E allora comincia a pensare ad una apposita Commissione. La nomina dei primi otto componenti - tra i quali proprio una vittima di abusi, l'irlandese Marie Collins - è del marzo di quest'anno. Rappresentano vari Paesi, ci sono uomini e donne, e per coordinare i lavori sceglie il cardinale Sean ÒMalley. Il francescano che gira con il saio anche se è cardinale, il pastore di Boston che per risarcire le vittime aveva venduto l'arcivescovado.
È l'11 aprile di quest'anno quando, incontrando operatori cattolici che si occupano di bambini fa il mea culpa a nome della Chiesa: «Mi sento chiamato a farmi carico e a chiedere perdono» per il male che alcuni sacerdoti hanno compiuto, per gli abusi sessuali sui bambini. E assicura che non verrà fatto «nessun passo indietro» nel trattare il problema e nelle «sanzioni».

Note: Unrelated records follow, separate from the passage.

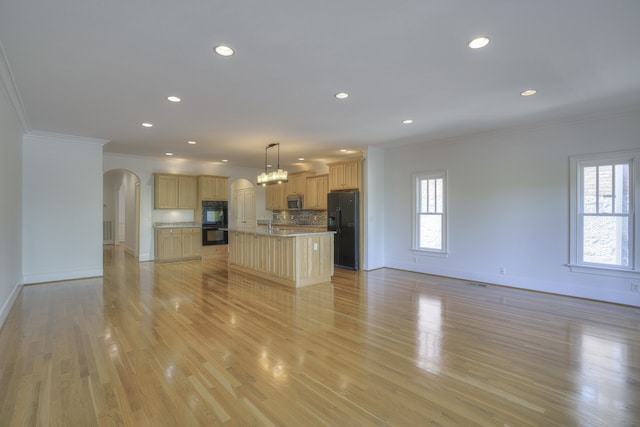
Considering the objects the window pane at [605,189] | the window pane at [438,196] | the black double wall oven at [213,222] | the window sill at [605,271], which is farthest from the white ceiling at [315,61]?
the black double wall oven at [213,222]

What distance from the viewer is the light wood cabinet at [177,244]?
7.91 meters

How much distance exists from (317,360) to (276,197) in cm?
757

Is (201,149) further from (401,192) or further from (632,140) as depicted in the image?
(632,140)

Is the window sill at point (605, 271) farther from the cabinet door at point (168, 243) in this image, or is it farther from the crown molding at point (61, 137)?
the crown molding at point (61, 137)

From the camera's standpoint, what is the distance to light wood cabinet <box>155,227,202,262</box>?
791 centimetres

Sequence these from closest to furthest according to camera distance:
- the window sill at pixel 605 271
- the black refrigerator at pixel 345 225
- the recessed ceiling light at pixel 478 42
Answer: the recessed ceiling light at pixel 478 42 < the window sill at pixel 605 271 < the black refrigerator at pixel 345 225

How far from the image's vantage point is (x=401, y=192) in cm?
690

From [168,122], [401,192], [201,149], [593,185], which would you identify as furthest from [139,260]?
[593,185]

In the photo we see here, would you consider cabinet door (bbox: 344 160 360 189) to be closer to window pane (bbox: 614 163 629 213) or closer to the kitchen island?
the kitchen island

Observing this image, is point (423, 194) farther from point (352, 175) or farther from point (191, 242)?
point (191, 242)

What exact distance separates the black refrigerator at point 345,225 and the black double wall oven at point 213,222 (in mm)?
3225

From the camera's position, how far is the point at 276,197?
32.5 feet

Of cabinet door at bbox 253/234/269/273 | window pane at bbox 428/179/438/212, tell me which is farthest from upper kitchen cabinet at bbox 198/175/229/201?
window pane at bbox 428/179/438/212

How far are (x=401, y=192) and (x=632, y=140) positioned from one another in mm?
3675
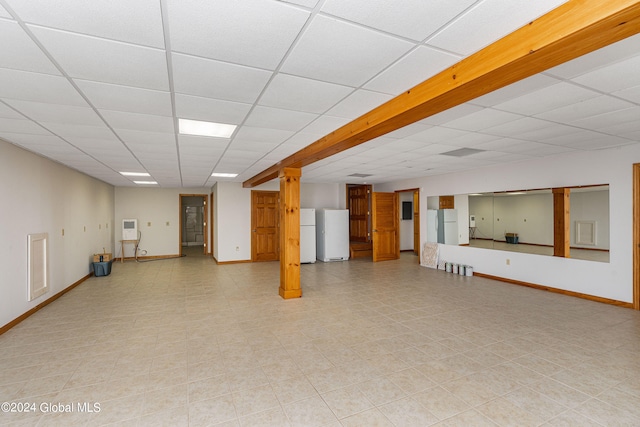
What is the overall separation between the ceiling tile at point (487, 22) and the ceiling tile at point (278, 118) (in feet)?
4.68

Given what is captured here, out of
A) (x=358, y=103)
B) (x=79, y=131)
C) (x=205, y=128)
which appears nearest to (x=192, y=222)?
(x=79, y=131)

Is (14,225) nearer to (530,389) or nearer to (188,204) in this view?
(530,389)

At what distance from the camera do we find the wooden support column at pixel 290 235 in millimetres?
5016

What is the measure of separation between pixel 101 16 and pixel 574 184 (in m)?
6.37

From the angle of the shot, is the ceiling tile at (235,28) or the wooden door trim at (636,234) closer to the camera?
the ceiling tile at (235,28)

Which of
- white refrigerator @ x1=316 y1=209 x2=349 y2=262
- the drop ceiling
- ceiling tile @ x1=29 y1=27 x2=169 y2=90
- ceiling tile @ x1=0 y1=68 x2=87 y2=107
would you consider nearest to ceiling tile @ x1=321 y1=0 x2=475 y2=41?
the drop ceiling

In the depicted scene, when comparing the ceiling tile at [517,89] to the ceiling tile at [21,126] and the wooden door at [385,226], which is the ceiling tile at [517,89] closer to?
the ceiling tile at [21,126]

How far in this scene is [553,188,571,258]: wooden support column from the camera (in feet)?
17.0

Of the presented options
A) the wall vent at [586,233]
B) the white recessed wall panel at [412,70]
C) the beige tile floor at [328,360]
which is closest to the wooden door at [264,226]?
the beige tile floor at [328,360]

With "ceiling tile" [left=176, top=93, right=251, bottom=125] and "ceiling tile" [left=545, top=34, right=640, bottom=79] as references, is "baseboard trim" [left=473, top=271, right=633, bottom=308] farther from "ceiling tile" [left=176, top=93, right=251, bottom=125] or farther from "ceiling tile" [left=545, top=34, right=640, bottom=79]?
"ceiling tile" [left=176, top=93, right=251, bottom=125]

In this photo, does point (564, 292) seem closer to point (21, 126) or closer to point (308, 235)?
point (308, 235)

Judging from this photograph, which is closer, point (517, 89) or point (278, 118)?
point (517, 89)

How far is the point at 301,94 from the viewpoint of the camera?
2379 mm

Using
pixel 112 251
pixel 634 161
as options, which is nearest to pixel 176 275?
pixel 112 251
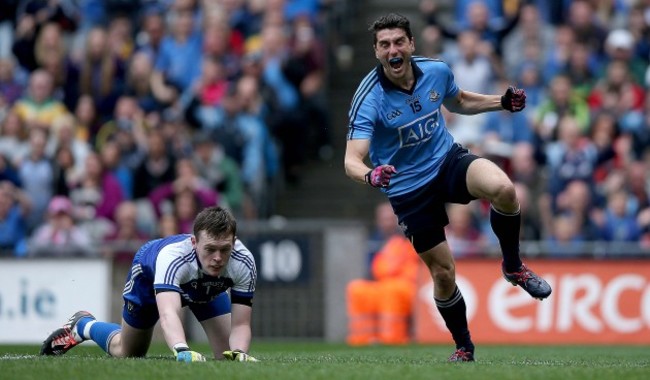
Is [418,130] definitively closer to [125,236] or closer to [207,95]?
[125,236]

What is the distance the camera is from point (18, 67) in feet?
68.4

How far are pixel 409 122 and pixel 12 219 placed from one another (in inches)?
327

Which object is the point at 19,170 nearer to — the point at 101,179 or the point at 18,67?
the point at 101,179

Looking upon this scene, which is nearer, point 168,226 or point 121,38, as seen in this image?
point 168,226

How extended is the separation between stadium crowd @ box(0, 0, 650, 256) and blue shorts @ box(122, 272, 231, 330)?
6.48m

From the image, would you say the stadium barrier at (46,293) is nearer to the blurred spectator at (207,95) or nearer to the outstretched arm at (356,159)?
the blurred spectator at (207,95)

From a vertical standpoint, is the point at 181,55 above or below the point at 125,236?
above

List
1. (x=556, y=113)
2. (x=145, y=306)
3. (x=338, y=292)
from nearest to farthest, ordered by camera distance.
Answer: (x=145, y=306), (x=338, y=292), (x=556, y=113)

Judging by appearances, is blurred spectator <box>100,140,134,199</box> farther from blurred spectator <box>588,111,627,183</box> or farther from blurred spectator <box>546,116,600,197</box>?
blurred spectator <box>588,111,627,183</box>

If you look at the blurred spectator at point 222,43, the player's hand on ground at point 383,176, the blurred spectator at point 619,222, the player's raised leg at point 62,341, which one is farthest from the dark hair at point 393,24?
the blurred spectator at point 222,43

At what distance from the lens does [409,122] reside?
10.9 metres

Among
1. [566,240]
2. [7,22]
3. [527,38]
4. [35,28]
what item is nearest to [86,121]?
[35,28]

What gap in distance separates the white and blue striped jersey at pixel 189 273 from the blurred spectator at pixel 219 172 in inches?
318

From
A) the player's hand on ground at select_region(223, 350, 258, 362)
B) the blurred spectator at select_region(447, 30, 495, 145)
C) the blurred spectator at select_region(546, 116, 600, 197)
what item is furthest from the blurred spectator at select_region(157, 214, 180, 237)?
the player's hand on ground at select_region(223, 350, 258, 362)
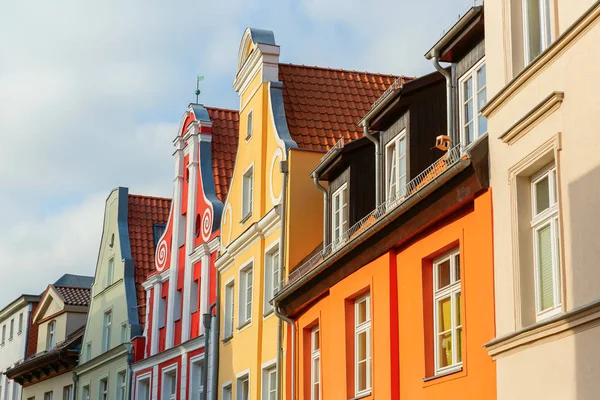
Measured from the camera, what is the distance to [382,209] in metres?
19.2

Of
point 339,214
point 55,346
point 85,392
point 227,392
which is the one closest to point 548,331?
point 339,214

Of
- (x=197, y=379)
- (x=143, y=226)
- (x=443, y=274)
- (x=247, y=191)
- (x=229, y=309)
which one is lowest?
(x=443, y=274)

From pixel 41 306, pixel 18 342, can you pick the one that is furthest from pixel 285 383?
pixel 18 342

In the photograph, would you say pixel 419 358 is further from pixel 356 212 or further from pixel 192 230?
pixel 192 230

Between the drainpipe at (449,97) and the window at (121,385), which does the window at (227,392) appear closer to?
the window at (121,385)

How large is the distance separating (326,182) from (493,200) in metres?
10.2

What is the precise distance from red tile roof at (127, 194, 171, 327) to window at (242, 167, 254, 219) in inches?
493

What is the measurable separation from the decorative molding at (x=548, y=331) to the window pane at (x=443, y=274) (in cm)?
251

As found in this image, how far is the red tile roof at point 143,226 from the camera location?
40.7 metres

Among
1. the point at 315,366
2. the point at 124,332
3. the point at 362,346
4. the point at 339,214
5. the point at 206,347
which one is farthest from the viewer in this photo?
the point at 124,332

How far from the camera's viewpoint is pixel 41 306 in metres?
51.3

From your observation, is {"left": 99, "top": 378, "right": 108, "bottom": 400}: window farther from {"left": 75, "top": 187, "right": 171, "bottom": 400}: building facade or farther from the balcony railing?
the balcony railing

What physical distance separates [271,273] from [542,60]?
45.2ft

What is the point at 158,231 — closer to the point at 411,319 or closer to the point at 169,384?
the point at 169,384
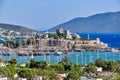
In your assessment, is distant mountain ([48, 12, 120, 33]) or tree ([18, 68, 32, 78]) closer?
tree ([18, 68, 32, 78])

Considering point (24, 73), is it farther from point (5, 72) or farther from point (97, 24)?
point (97, 24)

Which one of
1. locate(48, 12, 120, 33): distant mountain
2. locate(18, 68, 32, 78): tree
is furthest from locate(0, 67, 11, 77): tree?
locate(48, 12, 120, 33): distant mountain

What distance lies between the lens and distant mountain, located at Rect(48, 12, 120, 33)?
145 feet

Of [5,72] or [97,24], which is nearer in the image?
[5,72]

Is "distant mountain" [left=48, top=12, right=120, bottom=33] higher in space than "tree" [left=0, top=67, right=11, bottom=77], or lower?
higher

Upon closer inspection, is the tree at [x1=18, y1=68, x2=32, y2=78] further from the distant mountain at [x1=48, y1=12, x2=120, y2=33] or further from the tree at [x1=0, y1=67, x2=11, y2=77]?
the distant mountain at [x1=48, y1=12, x2=120, y2=33]

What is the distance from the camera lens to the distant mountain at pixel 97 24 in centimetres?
4419

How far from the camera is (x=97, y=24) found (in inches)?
1921

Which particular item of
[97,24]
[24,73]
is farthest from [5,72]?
[97,24]

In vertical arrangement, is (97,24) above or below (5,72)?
above

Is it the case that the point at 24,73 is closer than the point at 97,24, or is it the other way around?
the point at 24,73

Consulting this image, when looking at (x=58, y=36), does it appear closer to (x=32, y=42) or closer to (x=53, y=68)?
(x=32, y=42)

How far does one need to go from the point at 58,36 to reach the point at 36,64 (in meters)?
13.5

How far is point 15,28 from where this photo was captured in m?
35.4
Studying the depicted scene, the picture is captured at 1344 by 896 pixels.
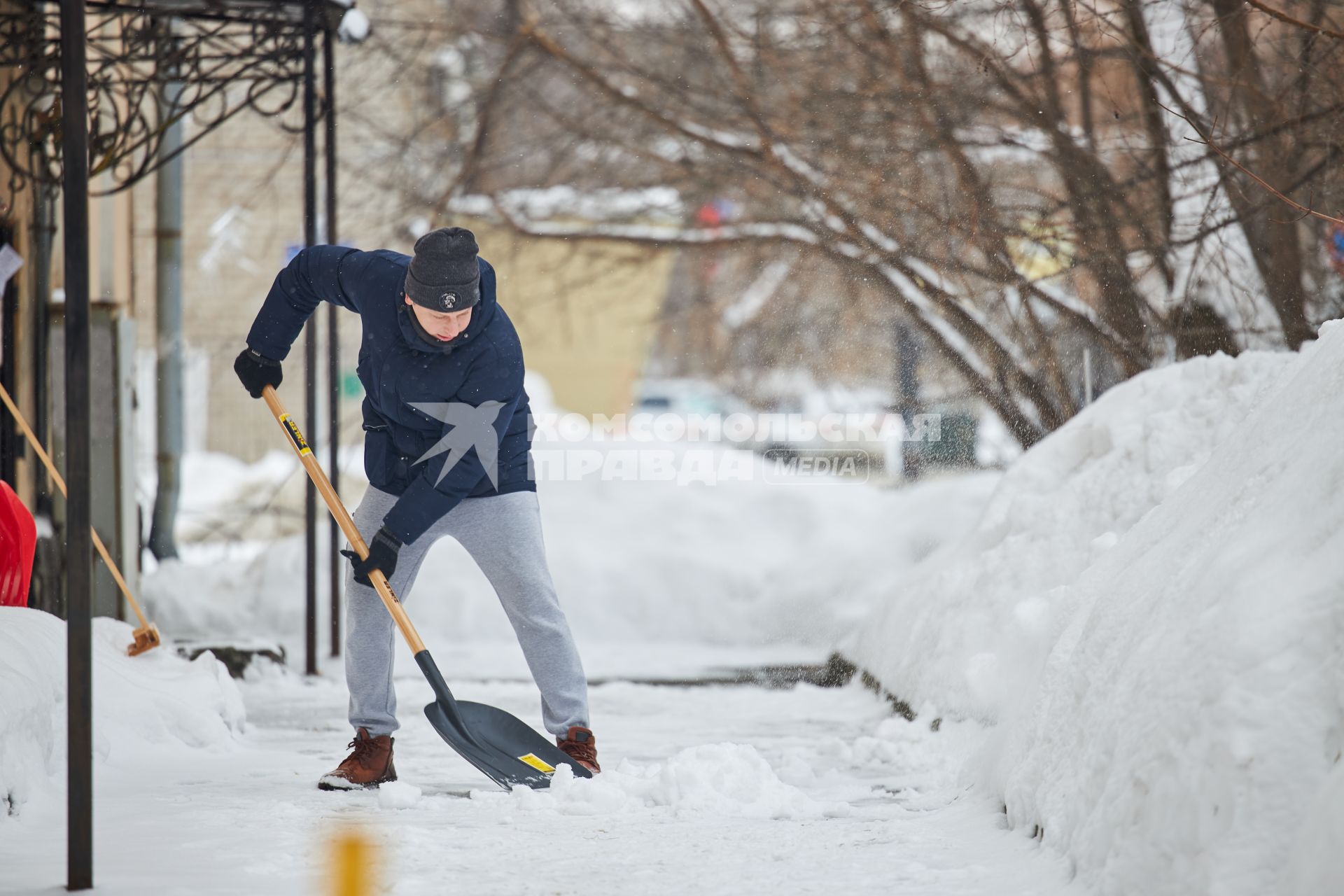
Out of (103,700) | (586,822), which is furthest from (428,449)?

Il 7 luglio di quest'anno la commovente Messa a Santa Marta con un piccolo gruppo di vittime. E poi l'incontro personale con ciascuno di loro. Ad agosto poi accetta velocemente anche le dimissioni (per superamento dei limiti d'età) del Primate d'Irlanda, il cardinal Sean Ò Brady, accusato nel passato di aver in qualche modo coperto il grande scandalo del clero nel suo Paese. Poi il caso di Jozef Wesolowski in cui aveva deciso di arrivare fino in fondo senza sconti. Come è stato.